Questions raised over why IEBC ignored best candidates

Selection panel for Independent electoral and boundaries commission(IEBC) led by Chairperson Bernadette Musundi and her Vice Abdulghafur El-Busaidy. (Photo:Boniface Okendo)

Anger greeted revelations that the selection panel that recruited the men and women who will preside over August General Elections may have done a patchy job.

Panel chair Bernadette Musundi kept off media inquiries into the quality of her panel’s work as it emerged that warring panelists shot down best candidates to improve chances of their favourites. Musundi could neither answer our phone calls nor respond to mobile phone messages.

President Uhuru Kenyatta’s choices of the finalists also came under fire as ODM Director of Elections Junet Mohamed complained that he refused to strictly follow rankings as well as factor in regional balancing.

High stakes

Uhuru settled on Wafula Chebukati for chair and Connie Maina, Boya Molu, Roseline Kwamboka, Kibiwott Kurgat, Margaret Wanjala and Abdi Guliye for members.

It has since turned out that the panel may not have done thorough research on some of the candidates who sailed through. Chebukati is roped in a situation in which his failure to get client instructions cost the public Sh325 million.

Maina on the other hand is caught up in uncertainty over the manner she left her last public employment at National Museums of Kenya.

“The panel appears to have done a fairly good job given the strict timelines. I fault the President for his failure to strictly follow the rankings as presented to him and for failing to consider all regions. These are elections and every region wants to feel to be part of this,” Mohamed said.

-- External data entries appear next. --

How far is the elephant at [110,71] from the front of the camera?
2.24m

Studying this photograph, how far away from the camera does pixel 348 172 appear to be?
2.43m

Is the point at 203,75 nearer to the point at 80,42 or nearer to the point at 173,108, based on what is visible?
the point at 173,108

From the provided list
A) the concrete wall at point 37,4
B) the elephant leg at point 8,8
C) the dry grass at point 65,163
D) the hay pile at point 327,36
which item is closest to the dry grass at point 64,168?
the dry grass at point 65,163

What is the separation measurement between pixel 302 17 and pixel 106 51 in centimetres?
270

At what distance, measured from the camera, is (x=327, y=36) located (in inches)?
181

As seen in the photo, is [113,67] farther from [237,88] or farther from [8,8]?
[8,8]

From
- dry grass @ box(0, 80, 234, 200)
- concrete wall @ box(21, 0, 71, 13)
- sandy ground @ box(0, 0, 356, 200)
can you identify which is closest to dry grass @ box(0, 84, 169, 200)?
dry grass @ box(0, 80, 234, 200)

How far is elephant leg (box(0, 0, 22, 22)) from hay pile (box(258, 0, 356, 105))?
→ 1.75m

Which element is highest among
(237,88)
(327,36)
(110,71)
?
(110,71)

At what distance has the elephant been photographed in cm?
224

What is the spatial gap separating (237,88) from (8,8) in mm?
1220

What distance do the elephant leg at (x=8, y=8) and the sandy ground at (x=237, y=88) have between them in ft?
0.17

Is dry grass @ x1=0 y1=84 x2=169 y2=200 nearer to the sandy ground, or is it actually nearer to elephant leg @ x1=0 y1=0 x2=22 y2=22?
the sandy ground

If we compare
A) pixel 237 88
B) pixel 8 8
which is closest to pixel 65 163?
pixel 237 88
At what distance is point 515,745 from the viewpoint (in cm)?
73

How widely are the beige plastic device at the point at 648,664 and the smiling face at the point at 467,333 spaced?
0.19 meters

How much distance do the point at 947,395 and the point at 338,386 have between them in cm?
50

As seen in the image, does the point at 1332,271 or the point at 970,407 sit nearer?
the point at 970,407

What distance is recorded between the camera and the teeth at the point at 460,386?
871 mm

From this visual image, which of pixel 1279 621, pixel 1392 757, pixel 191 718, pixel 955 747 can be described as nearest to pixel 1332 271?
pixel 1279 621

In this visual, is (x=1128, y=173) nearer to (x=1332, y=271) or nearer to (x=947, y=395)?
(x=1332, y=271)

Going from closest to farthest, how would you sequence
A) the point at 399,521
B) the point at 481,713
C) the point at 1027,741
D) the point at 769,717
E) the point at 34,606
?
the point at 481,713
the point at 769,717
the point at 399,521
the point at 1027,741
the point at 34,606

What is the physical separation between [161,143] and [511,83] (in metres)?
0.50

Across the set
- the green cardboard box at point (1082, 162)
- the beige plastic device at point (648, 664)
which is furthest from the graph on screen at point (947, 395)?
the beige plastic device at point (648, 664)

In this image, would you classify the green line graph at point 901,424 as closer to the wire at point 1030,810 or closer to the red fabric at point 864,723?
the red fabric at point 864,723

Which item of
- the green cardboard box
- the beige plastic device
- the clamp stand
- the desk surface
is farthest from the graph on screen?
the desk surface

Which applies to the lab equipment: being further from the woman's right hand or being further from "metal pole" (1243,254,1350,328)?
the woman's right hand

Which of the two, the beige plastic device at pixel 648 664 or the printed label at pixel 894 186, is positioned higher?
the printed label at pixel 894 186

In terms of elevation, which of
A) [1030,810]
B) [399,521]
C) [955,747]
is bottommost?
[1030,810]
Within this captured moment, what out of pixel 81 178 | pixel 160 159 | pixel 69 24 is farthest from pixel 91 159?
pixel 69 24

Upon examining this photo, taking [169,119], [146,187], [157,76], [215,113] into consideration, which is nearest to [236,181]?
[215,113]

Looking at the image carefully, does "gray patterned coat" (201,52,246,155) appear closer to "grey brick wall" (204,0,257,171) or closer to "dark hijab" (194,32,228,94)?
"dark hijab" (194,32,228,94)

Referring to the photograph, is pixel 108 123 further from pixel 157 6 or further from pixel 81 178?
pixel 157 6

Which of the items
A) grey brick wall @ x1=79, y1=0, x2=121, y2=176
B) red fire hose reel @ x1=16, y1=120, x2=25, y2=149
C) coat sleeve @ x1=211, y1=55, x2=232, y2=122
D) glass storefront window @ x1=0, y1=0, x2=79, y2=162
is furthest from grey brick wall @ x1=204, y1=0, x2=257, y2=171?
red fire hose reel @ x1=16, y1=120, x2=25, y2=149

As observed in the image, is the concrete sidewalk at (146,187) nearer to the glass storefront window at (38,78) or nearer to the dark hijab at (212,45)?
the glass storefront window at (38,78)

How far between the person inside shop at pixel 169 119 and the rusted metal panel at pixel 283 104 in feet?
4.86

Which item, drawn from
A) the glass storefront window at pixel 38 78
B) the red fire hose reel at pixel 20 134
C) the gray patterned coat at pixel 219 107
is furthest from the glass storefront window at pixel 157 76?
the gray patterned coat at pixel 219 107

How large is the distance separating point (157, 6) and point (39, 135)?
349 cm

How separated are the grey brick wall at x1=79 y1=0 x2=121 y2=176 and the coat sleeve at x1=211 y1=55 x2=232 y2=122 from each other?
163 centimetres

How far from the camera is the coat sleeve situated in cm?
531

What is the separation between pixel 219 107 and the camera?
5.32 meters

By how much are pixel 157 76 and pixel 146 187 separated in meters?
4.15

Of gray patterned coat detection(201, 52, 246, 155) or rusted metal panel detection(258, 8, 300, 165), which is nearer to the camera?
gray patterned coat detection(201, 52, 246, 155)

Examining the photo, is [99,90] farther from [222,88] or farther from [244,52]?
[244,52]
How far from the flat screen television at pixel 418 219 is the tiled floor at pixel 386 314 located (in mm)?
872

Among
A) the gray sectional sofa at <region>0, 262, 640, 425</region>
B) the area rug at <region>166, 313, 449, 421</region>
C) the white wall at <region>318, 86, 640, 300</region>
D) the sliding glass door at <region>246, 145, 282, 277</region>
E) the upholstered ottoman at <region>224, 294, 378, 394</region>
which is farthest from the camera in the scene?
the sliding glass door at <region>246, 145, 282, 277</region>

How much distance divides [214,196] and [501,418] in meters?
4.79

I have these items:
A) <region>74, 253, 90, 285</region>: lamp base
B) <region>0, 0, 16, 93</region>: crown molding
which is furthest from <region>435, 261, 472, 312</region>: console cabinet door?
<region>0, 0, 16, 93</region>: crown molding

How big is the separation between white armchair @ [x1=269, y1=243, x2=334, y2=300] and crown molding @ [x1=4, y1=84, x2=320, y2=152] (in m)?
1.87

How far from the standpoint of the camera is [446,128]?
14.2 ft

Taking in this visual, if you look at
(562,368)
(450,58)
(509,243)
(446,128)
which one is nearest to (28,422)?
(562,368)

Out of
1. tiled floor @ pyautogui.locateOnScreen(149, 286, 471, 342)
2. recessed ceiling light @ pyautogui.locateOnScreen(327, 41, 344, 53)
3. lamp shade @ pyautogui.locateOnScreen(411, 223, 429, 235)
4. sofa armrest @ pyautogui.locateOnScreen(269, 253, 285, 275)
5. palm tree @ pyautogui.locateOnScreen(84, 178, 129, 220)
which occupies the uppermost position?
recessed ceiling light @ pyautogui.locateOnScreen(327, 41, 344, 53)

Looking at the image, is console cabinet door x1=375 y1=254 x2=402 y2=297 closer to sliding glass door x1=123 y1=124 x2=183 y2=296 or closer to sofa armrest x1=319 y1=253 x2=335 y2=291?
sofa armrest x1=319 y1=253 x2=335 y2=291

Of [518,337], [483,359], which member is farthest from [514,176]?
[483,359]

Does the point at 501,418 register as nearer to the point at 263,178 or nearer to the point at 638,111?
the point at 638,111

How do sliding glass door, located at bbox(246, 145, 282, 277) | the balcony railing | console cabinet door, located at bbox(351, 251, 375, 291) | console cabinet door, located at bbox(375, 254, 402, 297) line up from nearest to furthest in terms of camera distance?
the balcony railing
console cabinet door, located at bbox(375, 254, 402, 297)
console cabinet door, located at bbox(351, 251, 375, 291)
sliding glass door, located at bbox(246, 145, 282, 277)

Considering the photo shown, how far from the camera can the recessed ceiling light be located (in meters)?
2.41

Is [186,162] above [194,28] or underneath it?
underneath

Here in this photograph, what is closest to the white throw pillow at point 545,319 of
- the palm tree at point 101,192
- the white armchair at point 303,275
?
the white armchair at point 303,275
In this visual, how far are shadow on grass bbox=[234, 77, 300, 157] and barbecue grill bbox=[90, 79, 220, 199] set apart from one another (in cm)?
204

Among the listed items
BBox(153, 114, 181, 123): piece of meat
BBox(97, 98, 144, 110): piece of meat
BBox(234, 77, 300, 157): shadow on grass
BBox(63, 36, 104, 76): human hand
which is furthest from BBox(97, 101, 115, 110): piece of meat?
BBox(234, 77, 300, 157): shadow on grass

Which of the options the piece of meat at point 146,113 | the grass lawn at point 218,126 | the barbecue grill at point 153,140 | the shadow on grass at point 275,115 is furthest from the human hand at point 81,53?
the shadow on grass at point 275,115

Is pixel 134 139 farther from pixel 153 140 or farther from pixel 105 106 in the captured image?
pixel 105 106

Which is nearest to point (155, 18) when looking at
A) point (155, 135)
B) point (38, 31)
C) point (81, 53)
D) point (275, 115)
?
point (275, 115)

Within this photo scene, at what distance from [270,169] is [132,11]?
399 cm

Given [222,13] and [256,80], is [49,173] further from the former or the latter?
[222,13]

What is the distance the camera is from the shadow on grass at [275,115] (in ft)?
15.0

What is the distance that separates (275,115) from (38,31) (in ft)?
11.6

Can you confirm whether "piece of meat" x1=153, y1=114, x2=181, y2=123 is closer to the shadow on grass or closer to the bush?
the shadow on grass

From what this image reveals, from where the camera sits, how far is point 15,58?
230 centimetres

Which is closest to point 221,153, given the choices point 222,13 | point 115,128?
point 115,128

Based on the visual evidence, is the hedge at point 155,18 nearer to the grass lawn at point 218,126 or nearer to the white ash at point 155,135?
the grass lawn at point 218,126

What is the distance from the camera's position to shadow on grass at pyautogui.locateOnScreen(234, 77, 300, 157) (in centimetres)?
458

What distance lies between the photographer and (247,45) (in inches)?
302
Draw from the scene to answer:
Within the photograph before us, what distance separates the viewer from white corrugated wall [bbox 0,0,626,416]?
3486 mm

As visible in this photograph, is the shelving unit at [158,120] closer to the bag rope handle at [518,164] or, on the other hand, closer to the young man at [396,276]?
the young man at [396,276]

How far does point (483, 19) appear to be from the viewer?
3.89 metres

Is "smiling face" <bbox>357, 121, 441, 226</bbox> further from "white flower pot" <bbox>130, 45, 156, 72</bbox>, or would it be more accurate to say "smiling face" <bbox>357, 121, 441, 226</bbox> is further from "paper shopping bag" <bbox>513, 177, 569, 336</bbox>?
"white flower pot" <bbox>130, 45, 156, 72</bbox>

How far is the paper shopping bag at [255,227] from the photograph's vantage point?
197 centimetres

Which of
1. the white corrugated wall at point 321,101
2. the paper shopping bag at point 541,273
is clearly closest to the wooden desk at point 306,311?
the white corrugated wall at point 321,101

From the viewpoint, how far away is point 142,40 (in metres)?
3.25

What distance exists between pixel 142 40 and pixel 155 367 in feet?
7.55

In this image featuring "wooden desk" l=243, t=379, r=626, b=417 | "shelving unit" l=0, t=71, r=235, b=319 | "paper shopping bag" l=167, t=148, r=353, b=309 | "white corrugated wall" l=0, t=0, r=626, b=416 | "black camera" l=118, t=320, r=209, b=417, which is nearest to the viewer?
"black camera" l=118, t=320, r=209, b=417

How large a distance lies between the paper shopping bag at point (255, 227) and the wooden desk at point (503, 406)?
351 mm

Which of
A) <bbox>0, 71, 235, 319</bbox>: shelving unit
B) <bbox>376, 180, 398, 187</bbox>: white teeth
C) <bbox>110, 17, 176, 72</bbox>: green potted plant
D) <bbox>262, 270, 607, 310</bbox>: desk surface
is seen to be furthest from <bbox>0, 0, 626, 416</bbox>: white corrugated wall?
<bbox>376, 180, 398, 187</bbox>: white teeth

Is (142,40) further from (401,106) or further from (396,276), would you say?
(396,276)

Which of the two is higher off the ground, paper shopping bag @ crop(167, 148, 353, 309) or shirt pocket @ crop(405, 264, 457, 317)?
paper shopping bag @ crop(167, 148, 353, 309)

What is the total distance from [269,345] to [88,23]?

Andrew Franklin, the American security expert who applied for both chair and member was not surprised at the revelations published yesterday in Standard on Saturday. He said his biggest disappointment was with the over 700 Kenyans who applied but kept off once they were knocked out. He said the country was “playing games” as though no election was coming up and as though it had not learnt any lessons from past elections.

“It’s amazing that over 700 qualified Kenyans applied, were dismissed without any justification given to them and they kept off. They never bothered to find out on what basis they were left out but simply moved on," Franklin said. "These are the things which emboldened the panelists to play the games we read."

He claimed he will officially petition the US administration (when Donald Trump takes office) to stop funding Kenya’s electoral process on the basis of a dubious selection process. He was not short-listed for either positions.

Pollster Tom Wolf said on the basis of the reports, the process appeared to have been “horribly managed.” He was shocked at the variation of scores given by panelists  to the same candidates.

“Were they really sitting in the same interviews and exactly what was the criteria for awarding the marks? These are the questions the panel would do well to answer so as to put to rest any fears that might arise,” Wolf said.